+++ Data provided +++

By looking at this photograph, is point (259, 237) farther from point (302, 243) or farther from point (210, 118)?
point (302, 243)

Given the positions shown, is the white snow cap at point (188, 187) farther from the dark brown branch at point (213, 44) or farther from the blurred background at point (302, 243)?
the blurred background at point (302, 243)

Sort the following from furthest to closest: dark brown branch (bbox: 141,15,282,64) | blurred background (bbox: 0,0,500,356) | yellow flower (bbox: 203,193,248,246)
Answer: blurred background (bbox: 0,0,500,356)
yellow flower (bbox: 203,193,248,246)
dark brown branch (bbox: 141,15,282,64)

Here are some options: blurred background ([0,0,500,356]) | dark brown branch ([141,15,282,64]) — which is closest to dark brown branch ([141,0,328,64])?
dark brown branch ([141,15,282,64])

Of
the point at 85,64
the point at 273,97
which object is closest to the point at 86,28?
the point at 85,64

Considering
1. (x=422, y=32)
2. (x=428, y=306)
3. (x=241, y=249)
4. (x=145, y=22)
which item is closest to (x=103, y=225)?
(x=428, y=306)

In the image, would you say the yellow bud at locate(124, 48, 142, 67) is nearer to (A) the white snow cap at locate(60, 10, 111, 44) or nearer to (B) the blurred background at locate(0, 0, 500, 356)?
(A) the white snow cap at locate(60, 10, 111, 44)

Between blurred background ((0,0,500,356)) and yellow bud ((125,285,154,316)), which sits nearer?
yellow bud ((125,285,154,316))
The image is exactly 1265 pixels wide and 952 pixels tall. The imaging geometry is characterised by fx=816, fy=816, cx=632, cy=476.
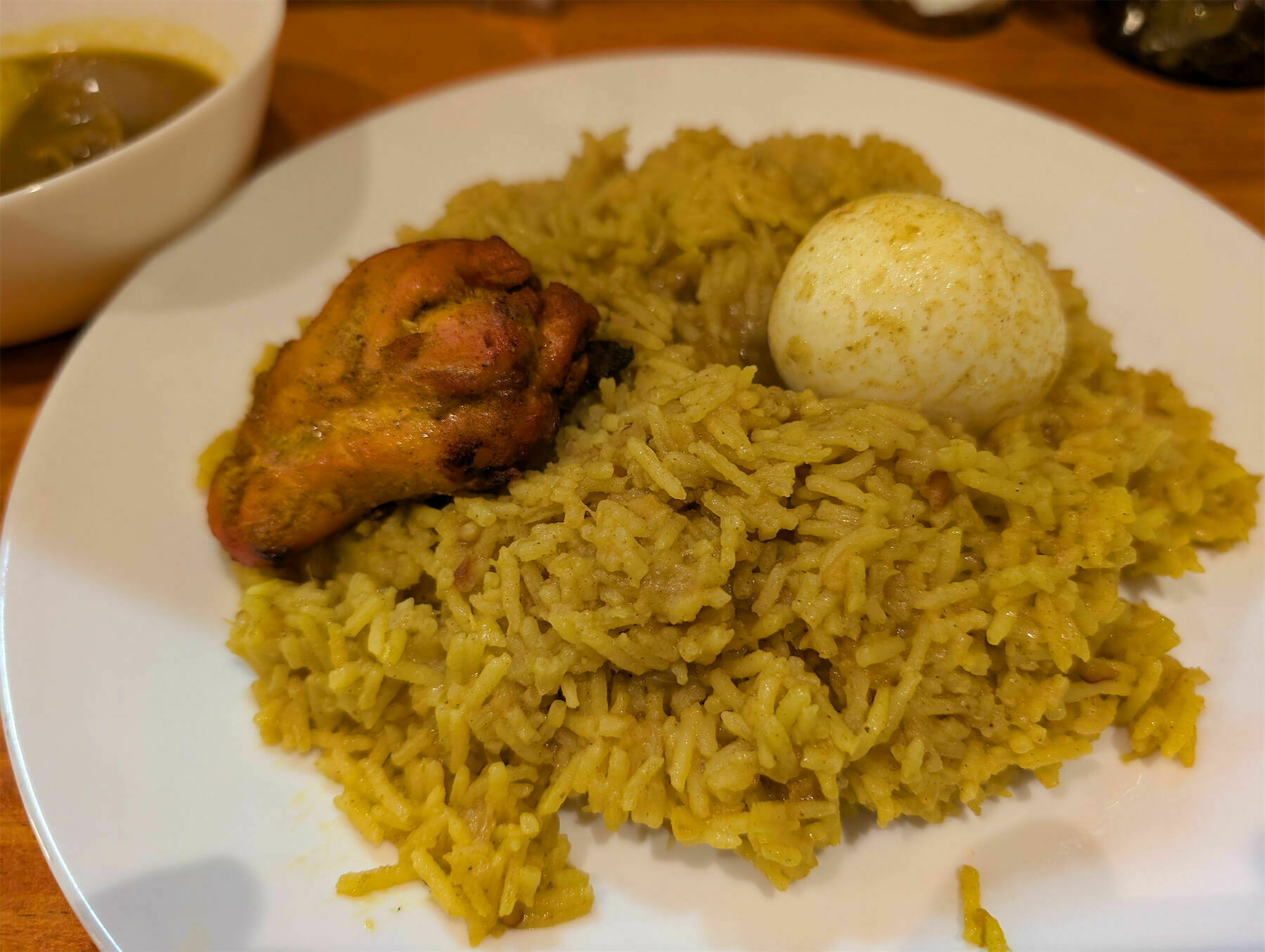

+++

#### Request:
Reproduce all the material above, swapping "photograph" for "image" and keeping everything else the same. Leave out the pictures.

#### Response to the exercise:
By looking at this image, is point (259, 237) farther from point (302, 243) or farther from point (210, 118)?
point (302, 243)

Given the positions shown, is the white snow cap at point (188, 187) farther from the dark brown branch at point (213, 44) or farther from the blurred background at point (302, 243)?
the blurred background at point (302, 243)

Sort the following from furthest to closest: dark brown branch (bbox: 141,15,282,64) | blurred background (bbox: 0,0,500,356) | yellow flower (bbox: 203,193,248,246)
Answer: blurred background (bbox: 0,0,500,356)
yellow flower (bbox: 203,193,248,246)
dark brown branch (bbox: 141,15,282,64)

Here are some options: blurred background ([0,0,500,356]) | dark brown branch ([141,15,282,64]) — which is closest to dark brown branch ([141,0,328,64])?
dark brown branch ([141,15,282,64])

Of
the point at 85,64
the point at 273,97
which object is closest to the point at 86,28?
the point at 85,64

Considering
1. (x=422, y=32)
2. (x=428, y=306)
3. (x=241, y=249)
4. (x=145, y=22)
which item is closest to (x=103, y=225)?
(x=428, y=306)

In the image, would you say the yellow bud at locate(124, 48, 142, 67) is nearer to (A) the white snow cap at locate(60, 10, 111, 44) or nearer to (B) the blurred background at locate(0, 0, 500, 356)?
(A) the white snow cap at locate(60, 10, 111, 44)

Between blurred background ((0,0,500,356)) and yellow bud ((125,285,154,316)), which sits nearer?
yellow bud ((125,285,154,316))
The image is exactly 1265 pixels wide and 952 pixels tall. The imaging geometry is characterised by fx=816, fy=816, cx=632, cy=476.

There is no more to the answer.